The Lightning didn't show many glimpses of their 'A' game in the first three games. They came closest in Game 1, when they were opportunistic in capitalizing on the Penguins' mistakes but relied heavily later in the game on Vasilevskiy, who made 25 saves after coming in to replace the injured Ben Bishop.
In the first two periods of Game 4, the Lightning played a lot more like they want to play - like they need to play - to defeat the Penguins. They got the puck out of their end and moved it up the ice quickly. That enabled them to put more pressure on the Penguins defensemen in the attack zone rather than spend extended shifts just trying to get the puck out of their own end.
Video: PIT@TBL, Gm4: Vasilevskiy makes a strong stop in 1st
It also helped that Tampa Bay grabbed the lead 27 seconds into the game on Ryan Callahan's deflection goal.
"Whenever you score a goal in the first shift, that's great for your confidence and building momentum," forward Alex Killorn said. "I think we were playing a lot more of a physical game [Friday], really making their defense play defense instead of getting up the ice and playing offense. I think that wears on a team and, throughout a game, you can be more successful doing that."

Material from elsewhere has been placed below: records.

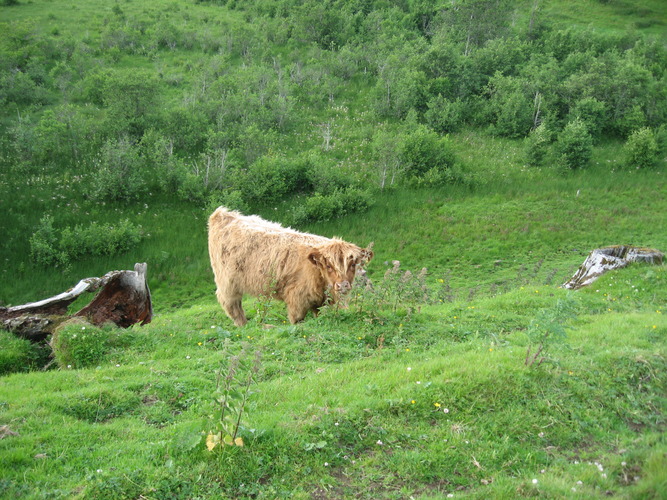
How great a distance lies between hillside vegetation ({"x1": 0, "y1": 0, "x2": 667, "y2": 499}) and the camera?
5105mm

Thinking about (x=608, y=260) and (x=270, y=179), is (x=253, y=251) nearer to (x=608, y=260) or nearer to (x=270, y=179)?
(x=608, y=260)

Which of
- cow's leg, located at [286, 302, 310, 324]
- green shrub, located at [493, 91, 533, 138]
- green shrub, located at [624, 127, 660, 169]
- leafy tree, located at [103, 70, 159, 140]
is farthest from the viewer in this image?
green shrub, located at [493, 91, 533, 138]

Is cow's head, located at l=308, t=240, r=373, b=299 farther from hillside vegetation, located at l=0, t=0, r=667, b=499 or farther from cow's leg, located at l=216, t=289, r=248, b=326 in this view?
cow's leg, located at l=216, t=289, r=248, b=326

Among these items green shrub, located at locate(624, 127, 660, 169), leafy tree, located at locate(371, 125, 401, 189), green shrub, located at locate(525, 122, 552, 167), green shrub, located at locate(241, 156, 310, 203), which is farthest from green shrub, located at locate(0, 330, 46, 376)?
green shrub, located at locate(624, 127, 660, 169)

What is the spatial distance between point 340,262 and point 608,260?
1004 centimetres

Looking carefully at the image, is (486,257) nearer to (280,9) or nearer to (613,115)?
(613,115)

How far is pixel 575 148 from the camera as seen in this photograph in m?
34.6

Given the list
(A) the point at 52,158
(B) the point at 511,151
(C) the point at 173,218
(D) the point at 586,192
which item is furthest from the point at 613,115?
(A) the point at 52,158

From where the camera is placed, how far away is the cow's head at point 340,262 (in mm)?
8969

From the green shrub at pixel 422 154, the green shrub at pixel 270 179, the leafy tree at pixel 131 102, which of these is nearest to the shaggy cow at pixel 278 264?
the green shrub at pixel 270 179

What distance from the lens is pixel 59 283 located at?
22375 millimetres

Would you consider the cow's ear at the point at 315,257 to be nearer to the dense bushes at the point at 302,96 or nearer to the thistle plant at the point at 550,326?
the thistle plant at the point at 550,326

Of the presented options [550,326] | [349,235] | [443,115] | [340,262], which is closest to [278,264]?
[340,262]

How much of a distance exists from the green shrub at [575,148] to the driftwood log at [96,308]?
106 feet
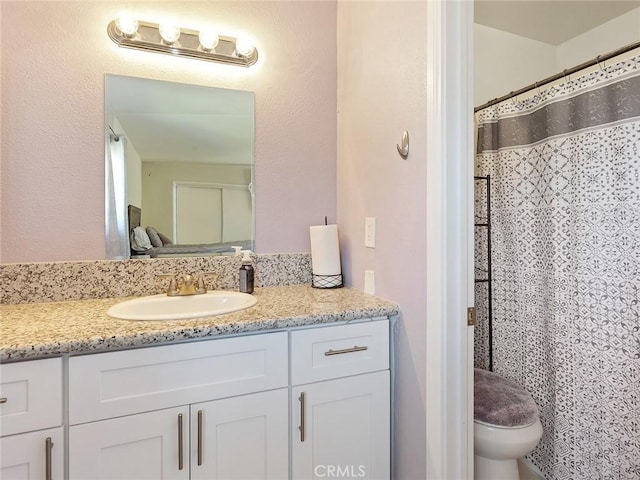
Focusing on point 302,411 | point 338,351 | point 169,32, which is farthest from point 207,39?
point 302,411

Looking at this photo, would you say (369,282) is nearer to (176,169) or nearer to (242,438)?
(242,438)

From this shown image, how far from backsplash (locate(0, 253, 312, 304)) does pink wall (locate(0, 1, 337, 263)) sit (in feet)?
0.17

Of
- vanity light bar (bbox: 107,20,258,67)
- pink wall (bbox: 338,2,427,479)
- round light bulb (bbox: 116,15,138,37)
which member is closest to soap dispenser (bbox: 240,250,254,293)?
pink wall (bbox: 338,2,427,479)

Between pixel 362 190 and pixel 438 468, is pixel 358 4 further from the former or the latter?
pixel 438 468

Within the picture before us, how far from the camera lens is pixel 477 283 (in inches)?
75.6

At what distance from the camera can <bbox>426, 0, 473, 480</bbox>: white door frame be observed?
103 cm

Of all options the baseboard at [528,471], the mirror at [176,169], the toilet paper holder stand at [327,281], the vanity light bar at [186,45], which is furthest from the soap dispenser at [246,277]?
the baseboard at [528,471]

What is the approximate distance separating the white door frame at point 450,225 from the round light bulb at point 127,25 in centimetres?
116

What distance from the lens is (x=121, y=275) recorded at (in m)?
1.41

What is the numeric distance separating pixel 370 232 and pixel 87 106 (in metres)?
1.26

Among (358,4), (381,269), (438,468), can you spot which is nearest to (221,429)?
(438,468)

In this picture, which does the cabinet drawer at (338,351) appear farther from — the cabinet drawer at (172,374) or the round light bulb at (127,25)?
the round light bulb at (127,25)

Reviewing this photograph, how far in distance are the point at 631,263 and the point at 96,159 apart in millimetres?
2121

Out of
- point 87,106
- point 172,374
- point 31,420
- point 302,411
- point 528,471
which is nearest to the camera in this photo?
point 31,420
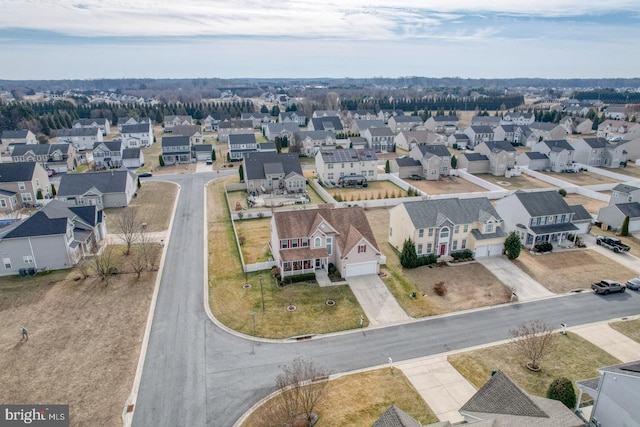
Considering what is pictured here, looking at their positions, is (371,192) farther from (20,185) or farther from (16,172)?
(16,172)

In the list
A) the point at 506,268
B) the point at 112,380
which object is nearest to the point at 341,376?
the point at 112,380

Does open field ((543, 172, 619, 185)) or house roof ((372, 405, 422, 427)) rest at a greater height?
house roof ((372, 405, 422, 427))

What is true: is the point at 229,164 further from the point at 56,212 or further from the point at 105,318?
the point at 105,318

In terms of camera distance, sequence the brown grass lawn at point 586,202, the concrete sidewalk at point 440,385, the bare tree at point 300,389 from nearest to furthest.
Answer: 1. the bare tree at point 300,389
2. the concrete sidewalk at point 440,385
3. the brown grass lawn at point 586,202

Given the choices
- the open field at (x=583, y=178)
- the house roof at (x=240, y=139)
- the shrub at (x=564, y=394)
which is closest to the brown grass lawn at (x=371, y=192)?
the house roof at (x=240, y=139)

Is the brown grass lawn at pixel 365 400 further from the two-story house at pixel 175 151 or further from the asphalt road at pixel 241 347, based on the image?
the two-story house at pixel 175 151

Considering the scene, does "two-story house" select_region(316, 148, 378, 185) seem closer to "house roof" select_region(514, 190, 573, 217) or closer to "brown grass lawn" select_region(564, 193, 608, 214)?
"house roof" select_region(514, 190, 573, 217)

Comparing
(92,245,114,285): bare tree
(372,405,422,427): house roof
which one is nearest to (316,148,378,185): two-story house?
(92,245,114,285): bare tree
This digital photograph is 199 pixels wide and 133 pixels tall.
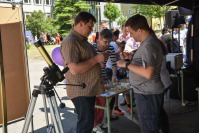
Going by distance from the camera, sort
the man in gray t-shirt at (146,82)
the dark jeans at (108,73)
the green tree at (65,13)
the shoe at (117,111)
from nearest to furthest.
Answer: the man in gray t-shirt at (146,82), the dark jeans at (108,73), the shoe at (117,111), the green tree at (65,13)

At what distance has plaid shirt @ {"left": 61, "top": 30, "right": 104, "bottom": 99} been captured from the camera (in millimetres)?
2271

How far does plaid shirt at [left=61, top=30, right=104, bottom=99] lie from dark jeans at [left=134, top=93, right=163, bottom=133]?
16.6 inches

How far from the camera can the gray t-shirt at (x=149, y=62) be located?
2256 mm

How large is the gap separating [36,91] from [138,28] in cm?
108

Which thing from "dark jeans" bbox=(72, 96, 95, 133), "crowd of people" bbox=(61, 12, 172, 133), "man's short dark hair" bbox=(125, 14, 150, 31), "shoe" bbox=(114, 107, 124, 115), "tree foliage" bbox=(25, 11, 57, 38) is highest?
"tree foliage" bbox=(25, 11, 57, 38)

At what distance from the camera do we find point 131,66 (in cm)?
231

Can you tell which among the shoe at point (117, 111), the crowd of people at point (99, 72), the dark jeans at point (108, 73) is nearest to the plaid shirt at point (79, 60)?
the crowd of people at point (99, 72)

While Penguins coach Mike Sullivan is debating whether to stick with rookie Matt Murray or turn to veteran Marc-Andre Fleury in net for Game 5, Cooper doesn't have a decision to make yet on his starting goalie.
Bishop, the Lightning's No. 1, has been out since sustaining a left leg injury in the first period of Game 1. Although Bishop returned to practice Thursday and was on the ice again for the morning skate Friday, he appeared limited in his movements and Cooper indicated Saturday the 2016 Vezina Trophy finalist had not been cleared medically to play.
When asked if it will be a difficult decision to go back to Bishop after Vasilevskiy has played well in his absence, Cooper replied, "That's a question you've got to ask when [Bishop] is cleared."
From the Lightning's perspective, it doesn't matter if the Penguins switch to Fleury.
Video: PIT@TBL, Gm4: Fleury stones Namestnikov on doorstep
"Doesn't change anything we do," Killorn said. "We faced him in the third period [of Game 4]. He's a good goalie. He's won a [Stanley] Cup. He's done a lot of good things. We can't worry too much about what they do with their goalie."
The focus for the Lightning has to be on how they play. For the first two periods on Friday, they played their best hockey of the series and looked like the team that defeated the Detroit Red Wings and New York Islanders in the first two rounds.
Expect the Penguins to elevate their play again Sunday, however, meaning two good periods probably won't be enough for the Lightning.
"[Friday] we definitely put a full game together," Lightning defenseman Jason Garrison said. "Obviously, we had a little bit of a lapse in the third, but that's the way we need to play for a full 60 [minutes] from here on out."